• Page extract
On Wed, 2017-02-01 at 00:21 -0700, Leonid Isaev wrote:
On Wed, Feb 01, 2017 at 01:20:41AM -0500, Daniel Micay via arch- general wrote:
On Wed, 2017-02-01 at 00:18 +0100, sivmu wrote:
Summary:
Arch Linux is one of the few, if not the only distribution that still disables or restricts the use of unprivileged user namespaces, a feature that is used by many applications and containers to provide secure sandboxing. There have been request to turn this feature on since Linux 3.13 (in 2013) but they are still being denied. While there may have been some reason for doing so a few year ago, leading to many distributions like Debian and Red Hat to restrict its use to privileged users via a kernel patch (they never disabled it completely), today arch seems to be the only distribution to block this feature. Even conservative distros like Debian 8 and 9 have this feature fully enabled.

• Given entries
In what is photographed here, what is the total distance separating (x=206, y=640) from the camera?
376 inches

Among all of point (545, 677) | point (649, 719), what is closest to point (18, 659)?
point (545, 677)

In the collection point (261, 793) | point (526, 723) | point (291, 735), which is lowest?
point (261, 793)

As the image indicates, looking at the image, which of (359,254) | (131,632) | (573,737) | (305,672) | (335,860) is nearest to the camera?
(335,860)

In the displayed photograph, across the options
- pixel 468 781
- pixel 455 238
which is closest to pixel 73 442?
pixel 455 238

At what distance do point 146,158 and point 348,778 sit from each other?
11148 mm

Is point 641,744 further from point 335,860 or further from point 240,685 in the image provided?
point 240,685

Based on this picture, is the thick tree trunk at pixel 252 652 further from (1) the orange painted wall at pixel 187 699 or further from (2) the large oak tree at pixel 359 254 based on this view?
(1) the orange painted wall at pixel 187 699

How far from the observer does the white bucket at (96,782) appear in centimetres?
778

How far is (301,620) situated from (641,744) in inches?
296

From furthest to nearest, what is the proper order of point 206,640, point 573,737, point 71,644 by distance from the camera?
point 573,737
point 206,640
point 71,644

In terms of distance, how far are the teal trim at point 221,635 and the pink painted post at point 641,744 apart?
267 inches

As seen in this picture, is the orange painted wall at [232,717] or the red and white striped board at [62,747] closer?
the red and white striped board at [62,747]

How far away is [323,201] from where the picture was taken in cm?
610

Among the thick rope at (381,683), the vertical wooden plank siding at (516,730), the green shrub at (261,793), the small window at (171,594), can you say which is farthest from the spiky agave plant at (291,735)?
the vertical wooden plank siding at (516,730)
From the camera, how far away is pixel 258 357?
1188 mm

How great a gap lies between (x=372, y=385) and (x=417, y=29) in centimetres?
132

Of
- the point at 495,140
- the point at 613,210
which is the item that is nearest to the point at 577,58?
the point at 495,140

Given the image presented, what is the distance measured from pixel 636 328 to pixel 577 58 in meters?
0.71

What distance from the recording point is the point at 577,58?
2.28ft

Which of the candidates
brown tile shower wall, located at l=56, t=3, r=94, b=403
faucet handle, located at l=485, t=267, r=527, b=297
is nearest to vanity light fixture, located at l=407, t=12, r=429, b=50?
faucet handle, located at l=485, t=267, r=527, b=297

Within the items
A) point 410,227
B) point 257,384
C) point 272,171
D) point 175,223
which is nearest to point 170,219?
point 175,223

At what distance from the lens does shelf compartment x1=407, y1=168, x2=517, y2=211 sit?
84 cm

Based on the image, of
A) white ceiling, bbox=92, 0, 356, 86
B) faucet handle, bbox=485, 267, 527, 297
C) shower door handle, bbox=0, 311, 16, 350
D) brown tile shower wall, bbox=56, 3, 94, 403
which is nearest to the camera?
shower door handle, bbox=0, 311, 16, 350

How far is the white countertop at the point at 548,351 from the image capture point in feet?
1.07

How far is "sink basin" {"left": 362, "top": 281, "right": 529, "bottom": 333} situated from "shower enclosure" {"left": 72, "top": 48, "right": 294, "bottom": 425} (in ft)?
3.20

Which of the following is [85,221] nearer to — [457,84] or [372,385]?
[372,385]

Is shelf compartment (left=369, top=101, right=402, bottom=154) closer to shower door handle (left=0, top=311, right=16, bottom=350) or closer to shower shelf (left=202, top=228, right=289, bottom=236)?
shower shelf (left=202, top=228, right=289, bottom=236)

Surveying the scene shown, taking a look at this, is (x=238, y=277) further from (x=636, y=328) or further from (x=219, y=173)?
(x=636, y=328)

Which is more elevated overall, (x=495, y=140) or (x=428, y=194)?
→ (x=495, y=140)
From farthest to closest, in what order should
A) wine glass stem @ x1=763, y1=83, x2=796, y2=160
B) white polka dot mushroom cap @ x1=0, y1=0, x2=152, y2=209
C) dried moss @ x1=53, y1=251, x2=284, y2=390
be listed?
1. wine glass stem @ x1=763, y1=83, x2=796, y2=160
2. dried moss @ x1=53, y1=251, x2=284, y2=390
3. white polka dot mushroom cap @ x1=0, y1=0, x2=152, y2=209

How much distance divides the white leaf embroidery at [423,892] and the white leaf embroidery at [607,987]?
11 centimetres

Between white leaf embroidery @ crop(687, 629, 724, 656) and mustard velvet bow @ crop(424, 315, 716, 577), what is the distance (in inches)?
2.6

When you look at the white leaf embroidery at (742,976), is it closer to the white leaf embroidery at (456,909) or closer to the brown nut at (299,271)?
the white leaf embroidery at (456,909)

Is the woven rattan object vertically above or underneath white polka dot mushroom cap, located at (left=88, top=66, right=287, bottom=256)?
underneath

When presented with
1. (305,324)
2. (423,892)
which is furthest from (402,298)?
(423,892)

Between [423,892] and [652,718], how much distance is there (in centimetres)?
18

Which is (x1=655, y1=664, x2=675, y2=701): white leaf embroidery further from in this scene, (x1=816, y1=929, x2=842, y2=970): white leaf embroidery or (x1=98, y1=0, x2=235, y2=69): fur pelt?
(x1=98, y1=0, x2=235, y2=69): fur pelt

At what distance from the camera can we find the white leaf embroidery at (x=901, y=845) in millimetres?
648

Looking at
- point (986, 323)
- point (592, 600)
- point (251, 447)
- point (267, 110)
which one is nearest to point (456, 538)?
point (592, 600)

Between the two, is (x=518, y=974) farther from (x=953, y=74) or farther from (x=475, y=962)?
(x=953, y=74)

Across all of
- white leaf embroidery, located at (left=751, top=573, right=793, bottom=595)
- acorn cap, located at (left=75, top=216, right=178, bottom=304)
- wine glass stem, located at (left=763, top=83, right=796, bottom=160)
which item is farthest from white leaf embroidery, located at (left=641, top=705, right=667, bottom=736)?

• Problem description
In the mailing-list thread about unprivileged user namespaces, rewrite the paragraph that begins "Arch Linux is one of the few" as a short bulleted list that keeps its main facts.

• Finished exercise
- Arch Linux is one of the few distributions, possibly the only one, that still disables or restricts unprivileged user namespaces.
- Many applications and containers use this feature to provide secure sandboxing.
- Requests to turn it on have been made since Linux 3.13 (2013) and are still being denied.
- Some years ago there may have been reasons to restrict it. That led distributions such as Debian and Red Hat to limit it to privileged users through a kernel patch, though they never disabled it completely.
- Today Arch seems to be the only distribution blocking it, while even conservative distros like Debian 8 and 9 have it fully enabled.